WHAT NEEDS TO BE DONE:
All lines of the following material must be written out exactly as they appear.
== Segment start ==
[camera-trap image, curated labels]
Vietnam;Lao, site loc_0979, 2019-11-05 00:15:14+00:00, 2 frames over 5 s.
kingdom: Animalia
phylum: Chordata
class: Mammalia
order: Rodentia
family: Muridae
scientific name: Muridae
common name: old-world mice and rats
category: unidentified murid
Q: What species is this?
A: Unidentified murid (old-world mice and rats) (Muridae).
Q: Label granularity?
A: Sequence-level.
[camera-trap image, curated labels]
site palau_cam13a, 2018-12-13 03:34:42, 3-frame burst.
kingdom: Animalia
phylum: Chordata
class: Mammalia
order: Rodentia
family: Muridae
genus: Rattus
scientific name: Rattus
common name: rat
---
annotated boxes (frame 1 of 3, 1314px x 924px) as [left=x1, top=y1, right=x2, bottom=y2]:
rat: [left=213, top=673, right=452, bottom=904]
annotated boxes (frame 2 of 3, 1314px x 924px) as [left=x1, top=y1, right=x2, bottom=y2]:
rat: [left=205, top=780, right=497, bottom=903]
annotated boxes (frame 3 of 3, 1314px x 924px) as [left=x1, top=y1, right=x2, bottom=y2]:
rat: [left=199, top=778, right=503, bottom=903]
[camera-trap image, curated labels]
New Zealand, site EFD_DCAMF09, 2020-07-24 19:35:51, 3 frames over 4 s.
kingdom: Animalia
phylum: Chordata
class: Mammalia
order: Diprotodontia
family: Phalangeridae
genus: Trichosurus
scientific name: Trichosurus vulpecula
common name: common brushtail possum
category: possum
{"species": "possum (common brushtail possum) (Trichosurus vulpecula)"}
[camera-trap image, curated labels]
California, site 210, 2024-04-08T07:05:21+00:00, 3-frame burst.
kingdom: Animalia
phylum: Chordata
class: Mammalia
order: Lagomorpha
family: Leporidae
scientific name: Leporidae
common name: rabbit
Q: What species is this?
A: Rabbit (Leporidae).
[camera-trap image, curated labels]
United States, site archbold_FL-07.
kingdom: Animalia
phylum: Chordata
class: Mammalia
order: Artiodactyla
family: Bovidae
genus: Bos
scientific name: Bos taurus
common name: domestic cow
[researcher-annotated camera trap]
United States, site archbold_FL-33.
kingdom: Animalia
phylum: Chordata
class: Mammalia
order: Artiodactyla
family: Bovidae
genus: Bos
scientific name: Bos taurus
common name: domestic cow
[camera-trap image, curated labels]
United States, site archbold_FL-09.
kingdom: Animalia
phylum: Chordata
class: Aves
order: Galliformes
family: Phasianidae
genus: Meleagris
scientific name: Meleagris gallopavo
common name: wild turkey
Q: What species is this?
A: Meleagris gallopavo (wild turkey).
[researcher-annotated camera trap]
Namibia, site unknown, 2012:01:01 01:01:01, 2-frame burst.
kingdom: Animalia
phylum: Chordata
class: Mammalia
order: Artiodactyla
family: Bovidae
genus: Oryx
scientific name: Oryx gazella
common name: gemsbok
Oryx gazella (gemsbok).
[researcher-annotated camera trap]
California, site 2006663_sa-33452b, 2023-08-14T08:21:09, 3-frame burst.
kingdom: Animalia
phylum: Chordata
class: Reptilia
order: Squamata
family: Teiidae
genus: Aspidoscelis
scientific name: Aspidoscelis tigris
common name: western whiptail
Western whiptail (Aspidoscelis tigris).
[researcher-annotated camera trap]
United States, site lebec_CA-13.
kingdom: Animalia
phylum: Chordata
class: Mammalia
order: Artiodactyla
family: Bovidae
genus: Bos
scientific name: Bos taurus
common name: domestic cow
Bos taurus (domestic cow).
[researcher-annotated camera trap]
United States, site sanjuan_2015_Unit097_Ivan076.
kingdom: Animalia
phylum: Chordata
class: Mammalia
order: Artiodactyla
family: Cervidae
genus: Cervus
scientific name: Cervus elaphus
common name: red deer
== Segment end ==
EXERCISE SOLUTION:
[camera-trap image, curated labels]
Vietnam;Lao, site loc_0979, 2019-11-05 00:15:14+00:00, 2 frames over 5 s.
kingdom: Animalia
phylum: Chordata
class: Mammalia
order: Rodentia
family: Muridae
scientific name: Muridae
common name: old-world mice and rats
category: unidentified murid
Q: What species is this?
A: Unidentified murid (old-world mice and rats) (Muridae).
Q: Label granularity?
A: Sequence-level.
[camera-trap image, curated labels]
site palau_cam13a, 2018-12-13 03:34:42, 3-frame burst.
kingdom: Animalia
phylum: Chordata
class: Mammalia
order: Rodentia
family: Muridae
genus: Rattus
scientific name: Rattus
common name: rat
---
annotated boxes (frame 1 of 3, 1314px x 924px) as [left=x1, top=y1, right=x2, bottom=y2]:
rat: [left=213, top=673, right=452, bottom=904]
annotated boxes (frame 2 of 3, 1314px x 924px) as [left=x1, top=y1, right=x2, bottom=y2]:
rat: [left=205, top=780, right=497, bottom=903]
annotated boxes (frame 3 of 3, 1314px x 924px) as [left=x1, top=y1, right=x2, bottom=y2]:
rat: [left=199, top=778, right=503, bottom=903]
[camera-trap image, curated labels]
New Zealand, site EFD_DCAMF09, 2020-07-24 19:35:51, 3 frames over 4 s.
kingdom: Animalia
phylum: Chordata
class: Mammalia
order: Diprotodontia
family: Phalangeridae
genus: Trichosurus
scientific name: Trichosurus vulpecula
common name: common brushtail possum
category: possum
{"species": "possum (common brushtail possum) (Trichosurus vulpecula)"}
[camera-trap image, curated labels]
California, site 210, 2024-04-08T07:05:21+00:00, 3-frame burst.
kingdom: Animalia
phylum: Chordata
class: Mammalia
order: Lagomorpha
family: Leporidae
scientific name: Leporidae
common name: rabbit
Q: What species is this?
A: Rabbit (Leporidae).
[camera-trap image, curated labels]
United States, site archbold_FL-07.
kingdom: Animalia
phylum: Chordata
class: Mammalia
order: Artiodactyla
family: Bovidae
genus: Bos
scientific name: Bos taurus
common name: domestic cow
[researcher-annotated camera trap]
United States, site archbold_FL-33.
kingdom: Animalia
phylum: Chordata
class: Mammalia
order: Artiodactyla
family: Bovidae
genus: Bos
scientific name: Bos taurus
common name: domestic cow
[camera-trap image, curated labels]
United States, site archbold_FL-09.
kingdom: Animalia
phylum: Chordata
class: Aves
order: Galliformes
family: Phasianidae
genus: Meleagris
scientific name: Meleagris gallopavo
common name: wild turkey
Q: What species is this?
A: Meleagris gallopavo (wild turkey).
[researcher-annotated camera trap]
Namibia, site unknown, 2012:01:01 01:01:01, 2-frame burst.
kingdom: Animalia
phylum: Chordata
class: Mammalia
order: Artiodactyla
family: Bovidae
genus: Oryx
scientific name: Oryx gazella
common name: gemsbok
Oryx gazella (gemsbok).
[researcher-annotated camera trap]
California, site 2006663_sa-33452b, 2023-08-14T08:21:09, 3-frame burst.
kingdom: Animalia
phylum: Chordata
class: Reptilia
order: Squamata
family: Teiidae
genus: Aspidoscelis
scientific name: Aspidoscelis tigris
common name: western whiptail
Western whiptail (Aspidoscelis tigris).
[researcher-annotated camera trap]
United States, site lebec_CA-13.
kingdom: Animalia
phylum: Chordata
class: Mammalia
order: Artiodactyla
family: Bovidae
genus: Bos
scientific name: Bos taurus
common name: domestic cow
Bos taurus (domestic cow).
[researcher-annotated camera trap]
United States, site sanjuan_2015_Unit097_Ivan076.
kingdom: Animalia
phylum: Chordata
class: Mammalia
order: Artiodactyla
family: Cervidae
genus: Cervus
scientific name: Cervus elaphus
common name: red deer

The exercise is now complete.